PROBLEM STATEMENT
Please pick up the Python course introduction page below at the point where it stops and keep writing it.

Class 1: Introduction and Installation

From Colettapedia
Jump to navigation Jump to search

BIOF 309 Curriculum - back to main page

Introduction and Installation(class 1)

Outline for Today's Class

  1. Housekeeping issues
  2. How to get help
  3. Discussion of programming language ecosystem and where Python fits in
  4. What makes Python distinctive
  5. The Python data analysis stack: core Python + essential 3rd party modules
  6. Setup of Environment
  7. Using Python interactively via IPython notebook
  8. Running a program
  9. Homework: Email me the magic number.

Course Description

Python is an easy to learn, powerful programming language with capabilities that overlap many proprietary software packages like excel, MATLAB, and STATA, but is free and open source. This course is intended for non-programmers who want to learn how to write programs that expand the breadth and depth of their daily research. Most elementary concepts in modern software engineering will be covered, including basic syntax, Object-Oriented programming, regular expressions, reading from and writing to text files, use of the Python debugger, and creating reusable code modules that are distributable to peers. The end of the course will focus on potential applications of the Python language to Bioinformatics, including sequence analysis and data visualization.

Course Description, ver. 2

This course is intended to teach research professionals without a background in programming to write programs to gain insight into data. In addition to covering tools and syntax that are specific to Python, the class will cover elementary concepts that are ubiquitous in modern software engineering, including object-oriented programming, regular expressions, reading from and writing to text files, recursion, use of the debugger, etc. The end of the course will focus on potential applications of the Python language to bioinformatics, including sequence analysis, machine learning, and data visualization.

Goals for BIOF 309

  1. To teach you how to write programs that provide insight into your data
    • organizing, searching, manipulating, visualizing
  2. To teach you how to think like a computer
    • Q. How did the programmer die in the shower? A. He read the shampoo bottle instructions: Lather. Rinse. Repeat.
    • Class assignment: Directions on how to make a peanut butter & jelly sandwich. Be careful what you say, I could take it literally.
  3. Teach you how to learn other programming languages in the future.
    • Anatoly anecdote: "Though Russian school of science emphasizes general/abstract ideas more than US school"
    • Python is the 12th programming language I've had to teach myself since 1990 (BASIC, Pascal, C++, Visual Basic, VB.NET, Perl, Bash, XSLT, Javascript, PHP, SQL, Python) => Won't be the last either!
    • In the long run, in 5 years, we may be learning a different language, maybe "Julia", born in 2012, natively optimized for parallel computing; then again, maybe it's a fad?

BIOF 309 Meta Info

  • Target audience: Research professionals who have not programmed before
    • Used Matlab or Excel in the past
    • Grad students in the social sciences
  • Style of course is linear: one concept builds on the next
  • Lectures taped so you can pause and do things, watch lecture multiple times, etc, skip around. Pace of each recorded lecture may be fast.

PROVIDED DATA
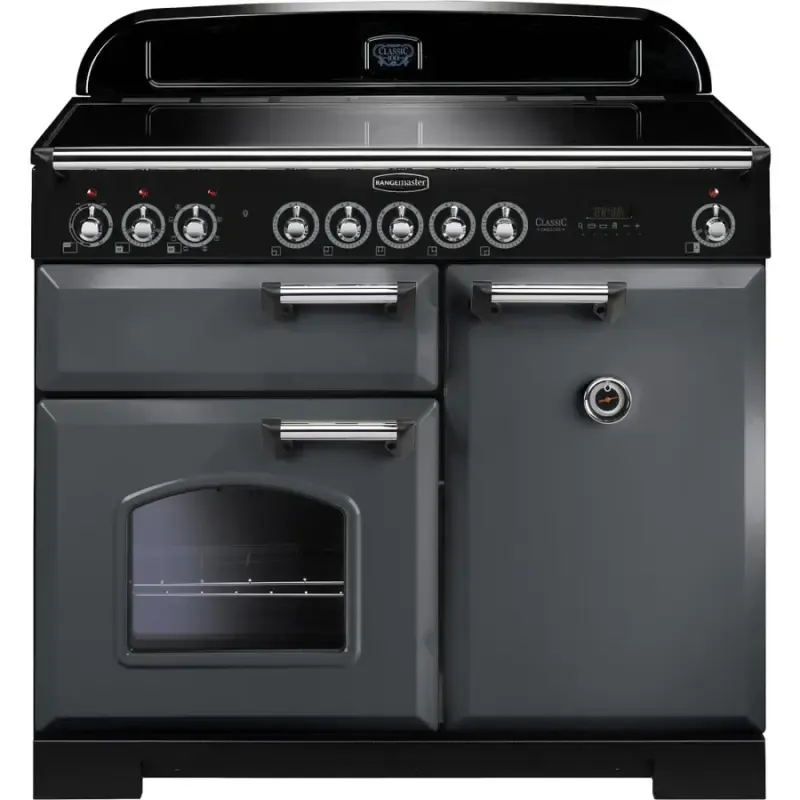 Rangemaster CDL100EISL/C Classic Deluxe Slate & Chrome 100cm Electric Induction Range Cooker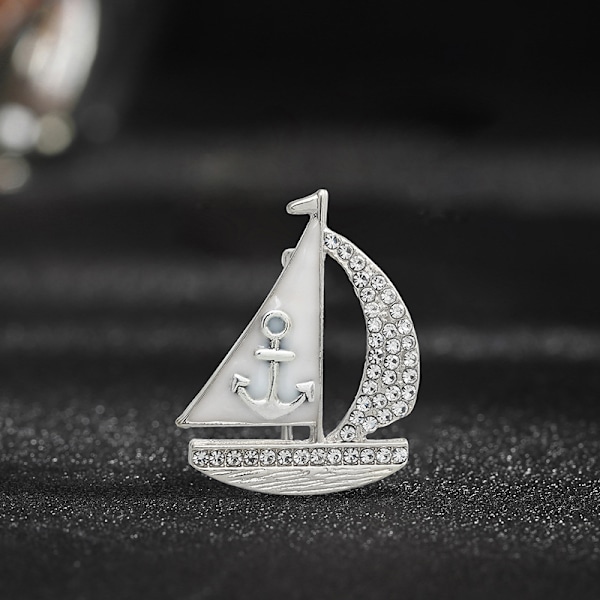 Brooch for women, high-end men, smooth sailing, sailboat, chest flower wholesale, anti glare pin, suit, fixed clothing accessories S-8 Silver Pirate Ship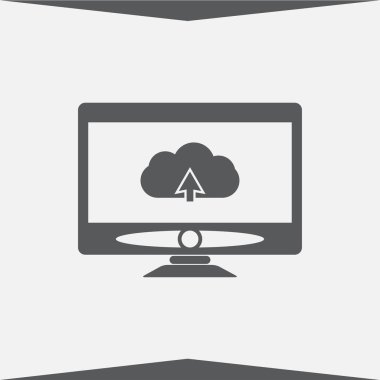 Monitör uploud bulut simgesini. Ekran simgesini.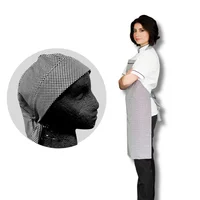 Uniforme Antifluido Cocina Camisa Blanca Pantalón Negro Delantal Peto Gallineto Obsequio Cofia Gallineto Dama 2XL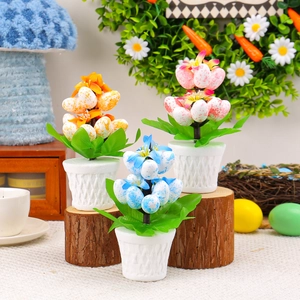 Easter foam speckled egg bonsai set with pink, blue, and orange potted plants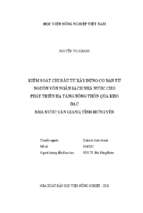 Kiểm soát chi đầu tư xây dựng cơ bản từ nguồn vốn ngân sách nhà nước cho phát triển hạ tầng nông thôn qua kho bạc nhà nước văn giang, tỉnh hưng yên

ANSWER SPACE
  • No required textbook, but
  • grades, homework
  • projects 20%
  • email list
    • ask questions on list, responders get extra credit
  • any submission to me in the form lastname_firstinitial_hw99_STUFF.py
    • student's name must appear first in the file name
    • the assignment must appear second in the file name

About Me

  • Computer Scientist, NIH NIA LG IICBU
  • Computer Vision, Machine Learning
  • Pychrm - Python implementation of WND-CHARM
  • Programming since uncle introduced me to Apple IIc BASIC
  • Mechanical Engineering UMASS
  • Software Engineer writing software professionally since 2006

About co-instructors

  • Matt Shirley
  • Ben Busby

Why take programming

  • something that's repetitive and you could theoretically train a monkey (grad student) to do
  • examples:
    • textscraping = hit a website multiple times (PubMed), take out a bit of text from that website, aggregate results
    • identify location of aa/nt sequence motifs
    • parsing text files to pull out what you want (normally have to import into excel, create columns based on.
    • generate many graphs at once, automate/eliminate excel/matlab from data analysis pipeline
  • you've grown out of excel
  • you're too poor to afford matlab

Why Python

  • FAQ from PyTables three good reasons why to use python: Python is interactive, Python is productive for beginners and experts alike, Python is data-handling friendly

How to Get Help

Python/Data Analysis SIGs

  • Pyladies - "mission is to promote, educate and advance a diverse Python community through outreach, education, conferences, events and social gatherings. PyLadies also aims to provide a friendly support network for women and a bridge to the larger Python world."
  • DC Python Meetup

Brief Survey of Programming Languages

Static Programming Languages

  • Examples: C, C++, Java
  • FAST to run, slow to develop, difficult to "try things outs"
  • Compiled into machine code before you run the program

Dynamic Programming Languages

  • Dynamic programming languages - frequently referred to as scripting languages
    • Often used as "glue" to piece together different programs into one program
  • Code not compiled ahead of time but interpreted at run time
  • Determines the type-safety of operations at run time
    • Type errors cannot be automatically detected until a piece of code is actually executed
  • Slower than compiled languages
  • Dynamic languages have strong overlap with concept of "high-level programming language"
    • Strong abstraction from the details of the computer, e.g., memory management
      • E.g., Give me a array of number from 1 to 100 - a lot of stuff has to happen behind the scenes
  • Pros: Easier to use interactively (type statements in one-at-a-time, examine outputs, try things out)
  • Cons: Abstraction penalty
    • "While high-level languages are intended to make complex programming simpler, low-level languages often produce more efficient code."
      • Programmer time is typically more valuable than CPU time, many are happy to make this tradeoff

Best of Both Worlds (Advanced)

  • Write the code C and wrap it in Python
    • E.g., Python packages Numpy & Scipy
  • LLVM - Compiler infrastructure that does language-agnostic program optimization
    • Python package Numba does this

Brief history of Python

  • Guido Rossum
  • Monty Python -
  • Published in 1991, 1.0 in 1994
  • Explicitly created as a teaching language; a low-brow language, low barriers to entry, natural language syntax
  • A person who programs in Python is a "Pythonista"
  • The collective noun of a group of Pythonistas is an "indentation."
  • Don't feel like you have to marry python, it's probably not the last programming language you'll ever learn.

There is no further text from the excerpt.